PERP.WIKI

Chaos Labs vs Mountain Protocol

Hyperliquid ecosystem comparison · Analytics & Data

Best for Research
Different Focus Areas

Quick Take

Chaos Labs DeFi risk analytics and parameter optimization for Hyperliquid ecosystem protocols on Multi-Layer, while Mountain Protocol USDM yield-bearing stablecoin passing US Treasury yields to Hyperliquid holders on Multi-Layer. They serve different niches in the Hyperliquid ecosystem.

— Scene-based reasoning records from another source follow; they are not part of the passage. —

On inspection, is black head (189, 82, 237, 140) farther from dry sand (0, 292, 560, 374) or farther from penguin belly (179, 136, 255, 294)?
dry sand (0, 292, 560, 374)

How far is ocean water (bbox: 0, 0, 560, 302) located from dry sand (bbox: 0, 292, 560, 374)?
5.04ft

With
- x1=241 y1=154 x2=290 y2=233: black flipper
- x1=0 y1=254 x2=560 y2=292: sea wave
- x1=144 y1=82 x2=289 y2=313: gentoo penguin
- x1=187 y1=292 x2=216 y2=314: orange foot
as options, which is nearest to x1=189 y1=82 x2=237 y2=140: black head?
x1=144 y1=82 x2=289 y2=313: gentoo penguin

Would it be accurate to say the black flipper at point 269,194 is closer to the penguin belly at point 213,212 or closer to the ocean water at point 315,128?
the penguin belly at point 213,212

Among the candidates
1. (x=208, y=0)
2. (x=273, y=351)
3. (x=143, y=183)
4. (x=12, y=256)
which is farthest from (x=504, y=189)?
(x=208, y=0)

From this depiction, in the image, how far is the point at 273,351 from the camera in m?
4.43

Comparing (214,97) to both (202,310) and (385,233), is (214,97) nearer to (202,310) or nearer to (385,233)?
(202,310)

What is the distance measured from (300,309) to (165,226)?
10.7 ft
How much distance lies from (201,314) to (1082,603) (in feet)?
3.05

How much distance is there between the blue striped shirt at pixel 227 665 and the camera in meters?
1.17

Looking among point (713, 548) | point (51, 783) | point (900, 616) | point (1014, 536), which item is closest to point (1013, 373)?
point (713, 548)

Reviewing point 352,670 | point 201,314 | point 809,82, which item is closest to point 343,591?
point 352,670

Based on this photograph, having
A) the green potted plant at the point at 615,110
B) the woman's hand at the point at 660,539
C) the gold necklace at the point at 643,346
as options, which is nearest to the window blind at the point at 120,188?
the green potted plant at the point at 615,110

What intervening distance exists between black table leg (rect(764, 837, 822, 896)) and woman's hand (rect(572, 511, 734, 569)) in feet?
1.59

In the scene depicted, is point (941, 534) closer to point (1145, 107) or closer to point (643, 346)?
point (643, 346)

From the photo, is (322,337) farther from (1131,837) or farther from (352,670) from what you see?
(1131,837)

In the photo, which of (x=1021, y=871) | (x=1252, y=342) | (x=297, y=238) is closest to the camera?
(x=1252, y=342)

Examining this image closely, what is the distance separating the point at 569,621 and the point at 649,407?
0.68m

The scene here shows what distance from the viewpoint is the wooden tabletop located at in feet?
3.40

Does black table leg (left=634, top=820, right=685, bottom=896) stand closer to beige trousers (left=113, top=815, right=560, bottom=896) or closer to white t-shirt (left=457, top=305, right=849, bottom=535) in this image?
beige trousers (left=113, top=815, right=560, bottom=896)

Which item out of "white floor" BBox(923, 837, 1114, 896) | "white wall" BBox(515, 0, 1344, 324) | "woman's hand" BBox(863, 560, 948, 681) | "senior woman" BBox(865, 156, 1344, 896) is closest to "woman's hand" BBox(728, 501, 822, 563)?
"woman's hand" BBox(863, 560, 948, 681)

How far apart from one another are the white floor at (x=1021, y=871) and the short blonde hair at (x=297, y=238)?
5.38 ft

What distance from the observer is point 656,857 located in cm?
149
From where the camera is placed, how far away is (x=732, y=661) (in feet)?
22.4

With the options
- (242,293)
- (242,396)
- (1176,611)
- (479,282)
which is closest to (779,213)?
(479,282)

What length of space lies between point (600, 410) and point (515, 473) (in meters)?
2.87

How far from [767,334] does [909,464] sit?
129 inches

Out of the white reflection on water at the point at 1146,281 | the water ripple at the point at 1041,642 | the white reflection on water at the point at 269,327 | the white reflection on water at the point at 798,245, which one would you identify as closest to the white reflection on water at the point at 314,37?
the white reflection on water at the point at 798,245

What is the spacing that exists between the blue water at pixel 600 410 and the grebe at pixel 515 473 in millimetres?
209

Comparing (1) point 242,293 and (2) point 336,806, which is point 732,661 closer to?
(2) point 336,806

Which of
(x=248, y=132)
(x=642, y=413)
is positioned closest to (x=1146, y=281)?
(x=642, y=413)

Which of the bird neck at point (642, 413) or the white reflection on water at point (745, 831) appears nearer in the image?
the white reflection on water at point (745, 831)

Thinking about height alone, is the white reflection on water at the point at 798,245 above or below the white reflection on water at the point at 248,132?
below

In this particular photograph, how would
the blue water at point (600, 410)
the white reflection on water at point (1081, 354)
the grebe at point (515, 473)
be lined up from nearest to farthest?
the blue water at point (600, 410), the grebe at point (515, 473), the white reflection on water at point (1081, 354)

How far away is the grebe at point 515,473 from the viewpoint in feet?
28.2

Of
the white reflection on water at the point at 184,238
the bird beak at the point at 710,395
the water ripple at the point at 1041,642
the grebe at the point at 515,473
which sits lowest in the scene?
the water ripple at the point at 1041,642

Based on public data for Chaos Labs and Mountain Protocol. Key differentiators: layer deployment, fee structure, liquidity depth, and community adoption. Last reviewed: Mar 2026.

Overview

Chaos Labs logo

Chaos Labs

Chaos Labs is a DeFi risk analytics and parameter optimization platform that uses agent-based simulations and quantitative modeling to help protocols manage risk and optimize capital efficiency. Working with major lending protocols, DEXes, and perpetuals markets including projects built on Hyperliquid, Chaos Labs provides data-driven recommendations for collateral factors, liquidation thresholds, and interest rate curves. Its economic security monitoring continuously stress-tests protocol parameters against simulated market scenarios including flash crashes and liquidity crises, alerting teams to potential vulnerabilities before they become exploits. For Hyperliquid ecosystem protocols handling significant TVL, Chaos Labs provides the rigorous quantitative framework necessary to safely scale while maintaining robust risk management. The platform's real-time dashboards give protocol teams and governance participants clear visibility into current risk exposure across all market conditions.

Visit website
Mountain Protocol logo

Mountain Protocol

Mountain Protocol is the issuer of USDM, a regulated, yield-bearing stablecoin backed by short-term US Treasury bills that automatically passes through Treasury yields to holders on a daily rebasing basis. Unlike traditional stablecoins that capture yield for issuers, USDM distributes approximately 4-5% APY directly to holders simply by holding the token—making it a compelling alternative to USDC and USDT in the HyperEVM ecosystem. As HyperEVM lending protocols and yield vaults integrate USDM as a base asset, Hyperliquid traders can earn real-world Treasury yields on their idle stablecoin balances between trades. Mountain Protocol operates under regulatory oversight and maintains full reserve attestations, providing institutional-grade compliance for DeFi protocols that need to satisfy regulatory requirements when deploying RWA-backed assets on Hyperliquid. USDM's daily rebasing model ensures yield accrues automatically without requiring any user action.

Visit website

Feature Comparison

FeatureChaos Labs logoChaos LabsMountain Protocol logoMountain Protocol
LayerMulti-LayerMulti-Layer
CategoryAnalytics & DataRWA Perps
StatusActiveActive
Launch Year
Websitechaoslabs.xyzmountainprotocol.com
Twitter
GitHubNot publicNot public
VerifiedUnverifiedUnverified
Tags

Score Comparison

Chaos LabsMountain Protocol
Open Source
Chaos Labs
Not public
Mountain Protocol
Not public
Verified
Chaos Labs
Unverified
Mountain Protocol
Unverified
Ecosystem Breadth
Chaos Labs
0 tags
Mountain Protocol
0 tags
Maturity
Chaos Labs
Unknown
Mountain Protocol
Unknown

Feature Matrix

FeatureChaos Labs logoChaos LabsMountain Protocol logoMountain Protocol
Open Source
Verified
Has Website
Has Twitter
Has GitHub
Active Status

Key Differences

Category Focus

Chaos Labs is focused on analytics & data, while Mountain Protocol targets rwa perps. They serve different user needs within the Hyperliquid ecosystem.

When to Use Each

Choose Chaos Labs if you...

  • Want a analytics & data solution on Multi-Layer
  • Need: DeFi risk analytics and parameter optimization for Hyperliquid ecosystem protocols

Choose Mountain Protocol if you...

  • Want a rwa perps solution on Multi-Layer
  • Need: USDM yield-bearing stablecoin passing US Treasury yields to Hyperliquid holders

Ecosystem Integration

Chaos Labs logo

Chaos Labs

Chaos Labs operates on Multi-Layer (spans multiple hyperliquid layers). Spanning multiple layers lets it combine the strengths of each, though integration complexity is higher.

Mountain Protocol logo

Mountain Protocol

Mountain Protocol operates on Multi-Layer (spans multiple hyperliquid layers). Spanning multiple layers lets it combine the strengths of each, though integration complexity is higher.

Both protocols share the same layer, maximizing composability potential.

Community Verdict

Which do you prefer?

Share your experience with Chaos Labs or Mountain Protocol to help others in the Hyperliquid community make better decisions.